[Passage Boundary: Start]

This week, we worked on completing our poster proposal. I did a lot of background reading for this, mostly from the Journal of Biomedical Informatics. They recently released a special volume full of articles pertaining to the i2b2 Shared Task, which is where our corpus of records came from. Seeing how other teams approached the task was interesting, as well as seeing if they addressed missing and inaccurate data.

This week we collaborated to finish a poster presentation for the 2016 Tapia conference. We also read journal articles from the journal of biomedical informatics. The articles were pertaining to the 2014 i2b2/UTHealth NLP shared task, which is where we are getting the information for our research.

Over winter break, I spent a few days reading through the articles published last year detailing the outcomes of the various tracks of the 2014 i2b2 challenge, which is where the data we're currently investigating came from in the first place. The articles I read primarily concerned risk factor identification and heart disease prediction systems, since those are closely relevant to our team's work.

In particular, a few of these papers explicitly mention the impact of missing (i.e., unstated, undocumented) risk factors on developed systems which rely on tagged risk factor metadata; developing methods not only to identify missing risk factors but also to create workarounds seems to be an area of clear research opportunity/necessity.

Our first week back, we wrote the rest of our proposal for the 2016 Tapia Celebration student poster session, and submitted it Friday (thanks very much to Professor Stubbs' help!), and will move on to move computational pursuits in the meantime.

[Passage Boundary: End]

◆ **Work instruction**
In the research updates, why did the winter-break reading center mainly on risk factor identification and heart disease prediction systems? Answer in one to three sentences.

[Information Boundary: Start]

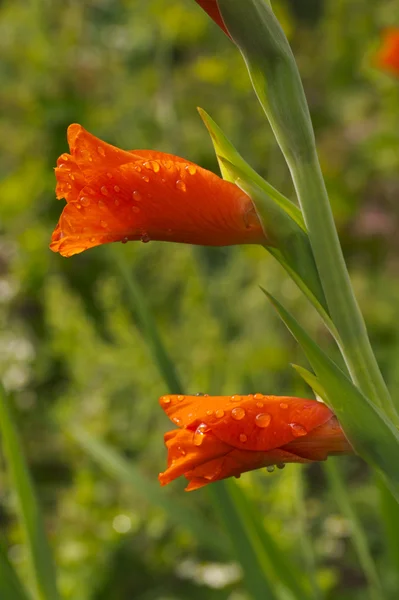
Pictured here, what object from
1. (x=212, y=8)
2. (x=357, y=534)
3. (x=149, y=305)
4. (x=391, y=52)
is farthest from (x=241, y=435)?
(x=391, y=52)

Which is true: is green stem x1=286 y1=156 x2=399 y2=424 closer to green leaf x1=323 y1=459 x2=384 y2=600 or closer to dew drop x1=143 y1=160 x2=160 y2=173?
dew drop x1=143 y1=160 x2=160 y2=173

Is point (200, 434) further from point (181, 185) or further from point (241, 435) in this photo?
point (181, 185)

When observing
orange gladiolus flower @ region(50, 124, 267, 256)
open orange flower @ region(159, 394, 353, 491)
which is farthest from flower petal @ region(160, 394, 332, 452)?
orange gladiolus flower @ region(50, 124, 267, 256)

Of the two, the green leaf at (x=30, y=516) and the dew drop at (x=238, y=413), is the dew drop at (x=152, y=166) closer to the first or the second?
the dew drop at (x=238, y=413)

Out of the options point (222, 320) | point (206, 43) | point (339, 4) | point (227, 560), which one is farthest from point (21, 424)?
point (339, 4)

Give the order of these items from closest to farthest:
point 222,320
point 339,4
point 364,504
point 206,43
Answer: point 364,504
point 222,320
point 206,43
point 339,4

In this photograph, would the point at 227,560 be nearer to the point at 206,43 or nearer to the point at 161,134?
the point at 161,134
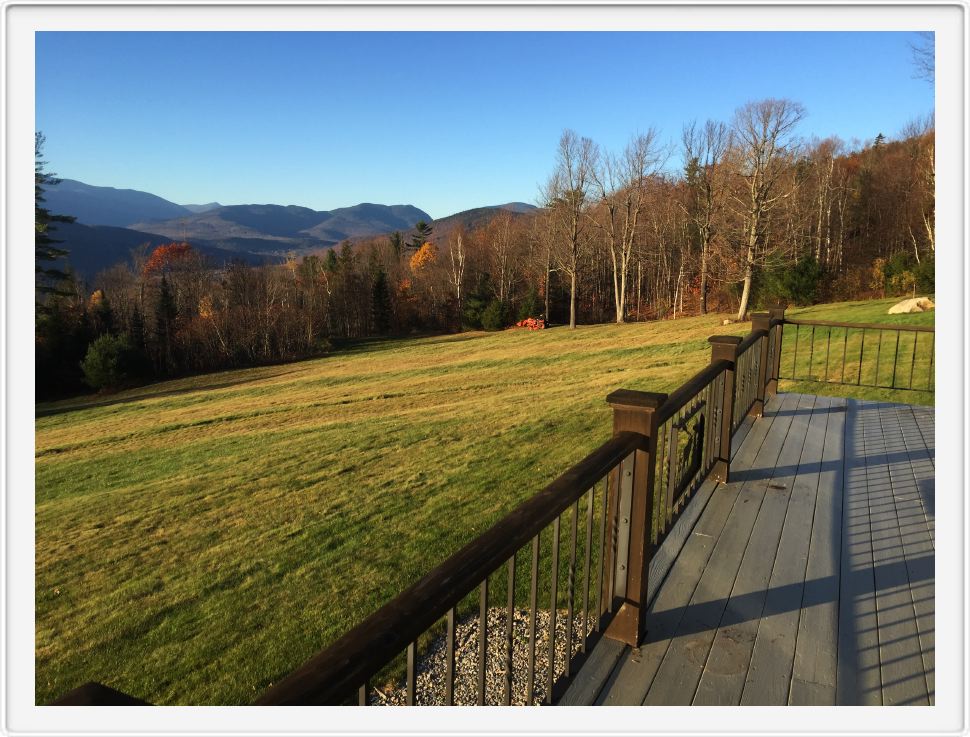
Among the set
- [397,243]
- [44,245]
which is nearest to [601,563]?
[44,245]

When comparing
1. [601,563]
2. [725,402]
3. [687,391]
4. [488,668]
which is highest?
[687,391]

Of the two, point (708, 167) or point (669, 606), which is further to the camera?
point (708, 167)

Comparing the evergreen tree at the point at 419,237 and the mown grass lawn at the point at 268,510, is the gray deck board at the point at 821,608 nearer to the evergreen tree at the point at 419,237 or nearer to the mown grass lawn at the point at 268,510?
the mown grass lawn at the point at 268,510

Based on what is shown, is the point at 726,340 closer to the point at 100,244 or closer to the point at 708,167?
the point at 708,167

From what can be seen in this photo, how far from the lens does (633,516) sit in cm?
260

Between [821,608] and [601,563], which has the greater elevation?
[601,563]

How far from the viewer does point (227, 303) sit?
38.0 meters

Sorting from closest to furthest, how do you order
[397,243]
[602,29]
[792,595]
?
1. [602,29]
2. [792,595]
3. [397,243]

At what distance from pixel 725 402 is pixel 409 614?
3.74m

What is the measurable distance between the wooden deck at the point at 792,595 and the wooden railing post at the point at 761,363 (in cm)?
119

[Information Boundary: End]

◆ **Solution below**
The reading centered on those topics because they are closely relevant to the team's work.